◆ SELECTED PASSAGE
+++++

[Date Prev][Date Next][Thread Prev][Thread Next][Date Index][Thread Index]
Re: setlocale() issue on Windows with UTF-8
From: |
Bruno Haible |
Subject: |
Re: setlocale() issue on Windows with UTF-8 |
Date: |
Tue, 24 Dec 2024 18:51:32 +0100 |
Hi,
Lasse Collin wrote:
> This is about binaries built for native Windows, not Cygwin.
>
> Since Windows 10 version 1903, it is possible to use an application
> manifest to change the active code page to UTF-8 for individual
> executables. This way the char-based file system APIs use UTF-8 and
> argv[] in main() is in UTF-8.
>
> Below is a comparison of native setlocale(LC_ALL, "") and
> libintl_setlocale(LC_ALL, ""). This is without any environment
> variables LC_*, LANG, or LANGUAGE. Windows is in the Finnish locale.
>
> setlocale() libintl_setlocale()
> Legacy: Finnish_Finland.1252 fi_FI
> UTF-8: Finnish_Finland.utf8 fi_FI (should be fi_FI.UTF-8)
>
> The main problem is LC_CTYPE. When it's fi_FI instead of something
> ending in .utf8 or .UTF-8, translated messages are garbled, and
> mbrtowc() and related functions don't use UTF-8.
>
> LC_COLLATE needs the .UTF-8 suffix too; strcoll() doesn't use the
> character set from LC_CTYPE. I suppose it's best to use the suffix in
> all locale categories.

+++++

◆ DATA SEGMENT
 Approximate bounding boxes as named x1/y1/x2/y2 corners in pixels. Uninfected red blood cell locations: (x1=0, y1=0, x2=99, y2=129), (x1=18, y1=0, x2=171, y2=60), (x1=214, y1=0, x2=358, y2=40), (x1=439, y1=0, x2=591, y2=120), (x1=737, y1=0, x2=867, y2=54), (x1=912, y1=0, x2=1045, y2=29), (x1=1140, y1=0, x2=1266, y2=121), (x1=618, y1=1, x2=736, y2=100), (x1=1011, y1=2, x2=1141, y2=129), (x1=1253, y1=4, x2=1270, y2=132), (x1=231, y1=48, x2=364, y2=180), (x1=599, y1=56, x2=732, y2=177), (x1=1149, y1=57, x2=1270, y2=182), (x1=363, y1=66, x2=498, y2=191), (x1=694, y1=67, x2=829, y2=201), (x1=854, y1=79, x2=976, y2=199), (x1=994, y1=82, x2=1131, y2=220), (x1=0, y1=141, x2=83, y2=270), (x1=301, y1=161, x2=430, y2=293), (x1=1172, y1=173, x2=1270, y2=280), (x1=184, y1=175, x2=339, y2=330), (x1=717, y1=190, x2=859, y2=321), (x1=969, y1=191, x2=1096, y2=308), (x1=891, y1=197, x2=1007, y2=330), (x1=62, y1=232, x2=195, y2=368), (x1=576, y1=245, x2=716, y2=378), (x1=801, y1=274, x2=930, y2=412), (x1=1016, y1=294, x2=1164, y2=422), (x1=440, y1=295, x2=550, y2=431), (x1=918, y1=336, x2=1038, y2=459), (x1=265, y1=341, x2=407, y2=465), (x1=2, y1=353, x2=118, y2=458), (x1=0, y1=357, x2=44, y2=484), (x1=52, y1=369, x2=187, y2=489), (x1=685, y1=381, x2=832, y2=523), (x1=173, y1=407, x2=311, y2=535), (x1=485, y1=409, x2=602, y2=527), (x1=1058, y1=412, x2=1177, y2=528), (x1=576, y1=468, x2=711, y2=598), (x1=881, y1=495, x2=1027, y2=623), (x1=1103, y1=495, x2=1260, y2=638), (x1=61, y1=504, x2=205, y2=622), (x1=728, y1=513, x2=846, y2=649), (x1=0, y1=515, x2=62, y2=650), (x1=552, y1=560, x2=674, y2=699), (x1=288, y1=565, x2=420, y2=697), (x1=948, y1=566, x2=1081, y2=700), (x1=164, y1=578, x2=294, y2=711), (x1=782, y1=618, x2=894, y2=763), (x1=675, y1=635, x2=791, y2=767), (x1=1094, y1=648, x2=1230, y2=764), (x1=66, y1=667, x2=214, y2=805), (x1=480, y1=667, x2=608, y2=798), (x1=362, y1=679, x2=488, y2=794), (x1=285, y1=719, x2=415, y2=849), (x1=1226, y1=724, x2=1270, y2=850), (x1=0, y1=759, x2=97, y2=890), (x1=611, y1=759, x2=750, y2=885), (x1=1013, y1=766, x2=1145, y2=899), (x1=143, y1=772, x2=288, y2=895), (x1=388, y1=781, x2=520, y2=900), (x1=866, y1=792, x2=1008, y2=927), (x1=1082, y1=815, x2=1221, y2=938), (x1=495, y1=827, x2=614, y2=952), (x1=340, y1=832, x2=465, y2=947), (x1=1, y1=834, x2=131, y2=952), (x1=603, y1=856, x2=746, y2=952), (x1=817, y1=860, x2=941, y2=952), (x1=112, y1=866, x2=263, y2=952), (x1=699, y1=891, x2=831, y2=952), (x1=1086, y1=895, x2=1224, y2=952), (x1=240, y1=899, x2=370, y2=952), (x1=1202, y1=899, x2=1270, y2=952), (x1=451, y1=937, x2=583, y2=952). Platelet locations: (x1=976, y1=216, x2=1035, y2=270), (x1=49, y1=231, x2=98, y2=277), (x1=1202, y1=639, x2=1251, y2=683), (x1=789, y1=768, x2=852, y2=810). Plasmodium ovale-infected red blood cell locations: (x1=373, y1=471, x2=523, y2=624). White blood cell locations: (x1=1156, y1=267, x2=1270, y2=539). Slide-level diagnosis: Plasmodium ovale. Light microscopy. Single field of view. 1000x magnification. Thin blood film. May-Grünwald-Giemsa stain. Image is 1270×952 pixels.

+++++

◆ WORK TO DO
1. Please restate word for word the setlocale message from "[Date Prev][Date Next][Thread" up to and including "Windows, not Cygwin.".
2. According to the setlocale message, starting with which Windows release can an application manifest switch an executable's active code page to UTF-8?
The lines are separate material, apart from the setlocale message.

◆ OUTPUTS IN ORDER
1.
[Date Prev][Date Next][Thread Prev][Thread Next][Date Index][Thread Index]
Re: setlocale() issue on Windows with UTF-8
From: |
Bruno Haible |
Subject: |
Re: setlocale() issue on Windows with UTF-8 |
Date: |
Tue, 24 Dec 2024 18:51:32 +0100 |
Hi,
Lasse Collin wrote:
> This is about binaries built for native Windows, not Cygwin.

2. Windows 10 version 1903.